Had he sought her pardon for some great crime, sought her fidelity through some great ruin, he might, he probably would have aroused the latent forces and sympathies dormant in her character; she would not have given him a stone when he had asked for bread. But in the things of daily life he had found her too often without mercy to have in her mercies much trust.

The conviction that she would never give him the comprehension which he wished made him withhold all other utterances of his deeper emotions and more tender thoughts. He had gone to her in one supreme moment of pain, and he had received a rebuff such as repels for long, if not for ever, a sensitive nature.

She did not realise that her infinite comprehension of the moods and minds of others was marred to them by the chill raillery which accompanied her acute perceptions. She did not remember that though to herself the dilemmas and the weaknesses, even the passions which she studied were objects of amused ridicule, they were to those on whom she studied them subjects of great moment, and often of as great suffering.

Even the men who most blindly loved her were afraid to confide in her, because of the inevitable irony with which their confidence was certain to be met. Many a time Othmar himself had longed to lean his head on her knees, and lay bare to her all the contradictions, and longings, and regrets of his soul; but he had never dared to do so, because he had always shrunk from the certain mockery which would, he knew, point through all her sympathy, if sympathy she would ever give. Her comprehension of human nature made her in one sense the most lenient of auditors; but in another sense she was the most unsparing: she could pardon easily, but she could never promise not to ridicule. That one fact held sensitive natures aloof from her with all the force of a scourge.

'She will deem me such a fool,' he thought often: and then he kept silence.

He went this evening down to the Gare du Nord to receive her, and almost before the train had paused he had entered the saloon carriage in which she had travelled undisturbed since she had left Berlin. There was always in him something of the eagerness after absence of a lover; her mere presence always exercised over him a magnetism and a charm.

She raised herself on her elbow from the mass of sable furs and of wadded satin on which she had been lying; she had been rudely awakened by the cessation of the train's movement; the blaze of a lamp was in her eyes; she was impatient, and she yawned.

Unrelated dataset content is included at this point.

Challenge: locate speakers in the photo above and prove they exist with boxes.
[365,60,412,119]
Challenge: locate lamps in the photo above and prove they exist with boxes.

'Otho! my dear Otho!' she said with petulance, 'why will you always come to meet one at a railway station? Of all the many absurd customs of our generation that is the most absurd. Nobody's emotions are so poignant that they cannot wait till one comes into the house. I was asleep. What a cold night! Why cannot they devise something which would carry the train straight to one's bedside? All their inventions are very clumsy after all.'

She was slowly raising herself from her heap of furs and red satin; her eyes were languid with arrested sleep; her tone was irritable and irritating: she scarcely seemed to perceive his presence; the sweet delicate odour as of tea-roses with which all her clothes were always impregnated came to him well known as the accents of her voice. A curious passion of conflicting feeling passed over him; he could have seized her in his arms and cried aloud to her, 'I have given you all my life, do you give me no more than this?' Yet he felt chilled, angered, alienated, silenced for the moment; a feeling which was almost dislike came over him; it seemed to him as if he had poured out all the love of his life upon her and received in return a mere handful of ice and snow. But the inexorable haste and vulgar trivialities of modern exigencies left him no moment for thought or for the expression of it. He could only offer her his hand in silence to assist her to alight, and give her his arm and lead her through the throngs of the Northern Terminus to her own carriage.

He drove with her through the streets to their own house and escorted her to the apartments which were especially hers.